WORK TO COMPLETE
Return the records exactly as they stand, and keep the pictures out of the copy.

(PROVIDED RECORDS begins)

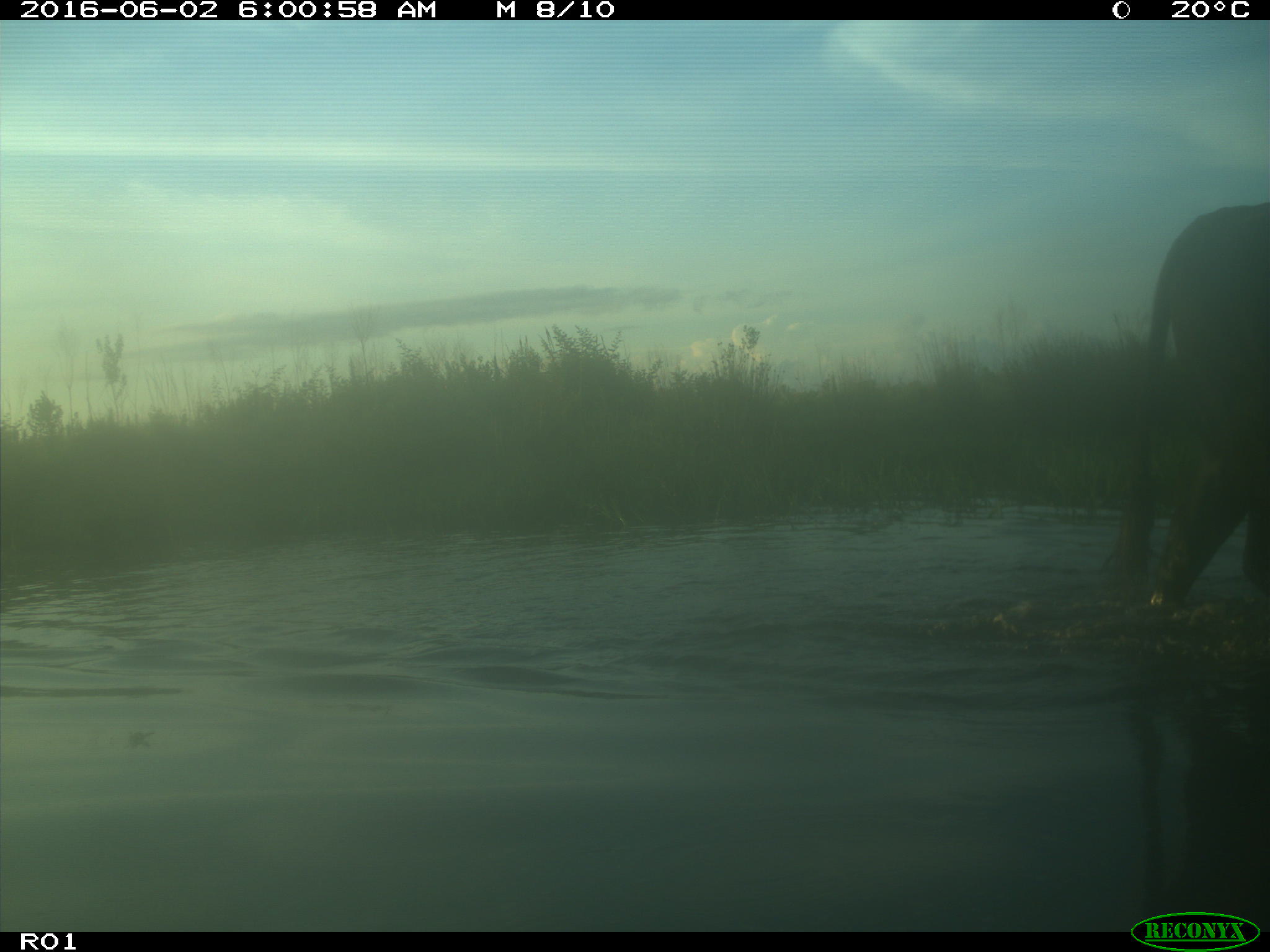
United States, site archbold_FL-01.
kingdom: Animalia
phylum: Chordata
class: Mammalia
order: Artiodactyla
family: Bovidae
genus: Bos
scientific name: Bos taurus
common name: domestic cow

(PROVIDED RECORDS ends)

RESULT OF THE EXERCISE
United States, site archbold_FL-01.
kingdom: Animalia
phylum: Chordata
class: Mammalia
order: Artiodactyla
family: Bovidae
genus: Bos
scientific name: Bos taurus
common name: domestic cow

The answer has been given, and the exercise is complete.